The ailing education sector is also being cut. The education budget will officially increase by a measly €500 million to €21.46bn (2022: €20.89bn)—but adjusted for inflation, this means a massive reduction. At the same time, the education sector is increasingly being put at the service of war policy. For example, the budget includes €2.1 million for the establishment of a “Conflict Academy” at the Institute for Interdisciplinary Research on Conflict and Violence at Bielefeld University. In the coming budget years, millions more are to flow into this and similar projects.

The so-called “social reforms” that the coalition boasts about cannot hide the class character of the budget but underline it. The “citizen’s income,” also passed on Friday—with the votes of the Christian Democrats (CDU/CSU)—is nothing more than the hated “Hartz-IV” welfare payment system under a new name. The bulk of the so-called “aid money,” like Scholz’s €200bn defence umbrella, flows into the pockets of the big corporations and the super-rich, just like the coronavirus aid packages in 2020/21.

The whole “debate” in the Bundestag underscored that working people are confronted with a conspiracy of all the establishment parties. If there was criticism of the budget, it came essentially from the right. Representatives of the CDU/CSU and the far-right Alternative for Germany (AfD) complained that rearmament was not being pushed even faster.

Speakers for the Left Party also made clear that despite their hypocritical criticism of the defence budget, they stand behind militarisation.

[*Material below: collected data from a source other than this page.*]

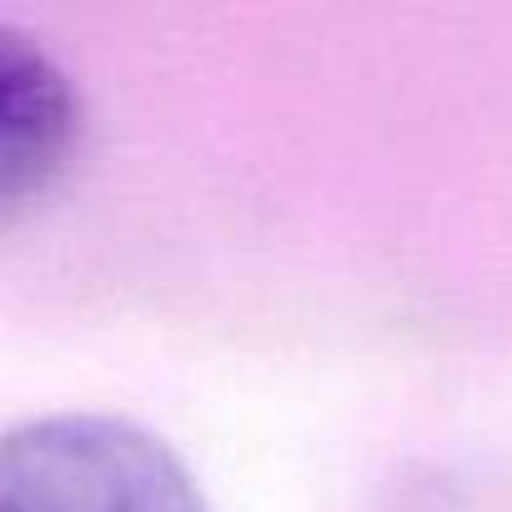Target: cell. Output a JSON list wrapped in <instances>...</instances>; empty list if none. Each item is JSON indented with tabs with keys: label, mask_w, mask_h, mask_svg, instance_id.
<instances>
[{
	"label": "cell",
	"mask_w": 512,
	"mask_h": 512,
	"mask_svg": "<svg viewBox=\"0 0 512 512\" xmlns=\"http://www.w3.org/2000/svg\"><path fill=\"white\" fill-rule=\"evenodd\" d=\"M0 512H206V497L146 427L66 412L0 432Z\"/></svg>",
	"instance_id": "cell-1"
},
{
	"label": "cell",
	"mask_w": 512,
	"mask_h": 512,
	"mask_svg": "<svg viewBox=\"0 0 512 512\" xmlns=\"http://www.w3.org/2000/svg\"><path fill=\"white\" fill-rule=\"evenodd\" d=\"M81 96L56 56L0 21V226L31 211L71 166Z\"/></svg>",
	"instance_id": "cell-2"
}]
</instances>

For example, Gesine Lötzsch, the Left Party’s representative on the “Bundeswehr Special Fund” committee, described “a well-equipped army for national defence” as “our constitutionally guaranteed view.” At the beginning of the week, Bodo Ramelow, the “left-wing” state prime minister of Thuringia and current chair of the Bundesrat (Upper Chamber of the federal parliament), had even spoken out in favour of arms deliveries to Ukraine and the reintroduction of compulsory military service.

The Left Party also criticised the domestic affairs budget from the right. This is even though it includes €1.8bn more than originally planned. Half of the expenditure is earmarked for the security authorities. The Federal Interior Ministry alone and its subordinate authorities, including the domestic Secret Service, will receive 1,607 additional posts.

This is obviously not enough for the Left Party. In her speech, Martina Renner, the party’s representative in the Domestic Affairs Committee, complained that “to date, the posts from the increase in the last budget have not been nearly filled.” There were “9,000 vacancies in the federal police alone.”

Hardly anything could better illustrate the right-wing bourgeois character of the Left Party than the call for more military and police. As the party of the state apparatus and upper middle class layers, the Left Party fears the growing opposition of workers and youth to capitalist war and austerity policies like the devil fears holy water. In the 2014 European elections, it had put up posters saying “Revolution—No thanks!” to signal to the ruling elites that it stands on their side when it comes to suppressing an independent working class movement.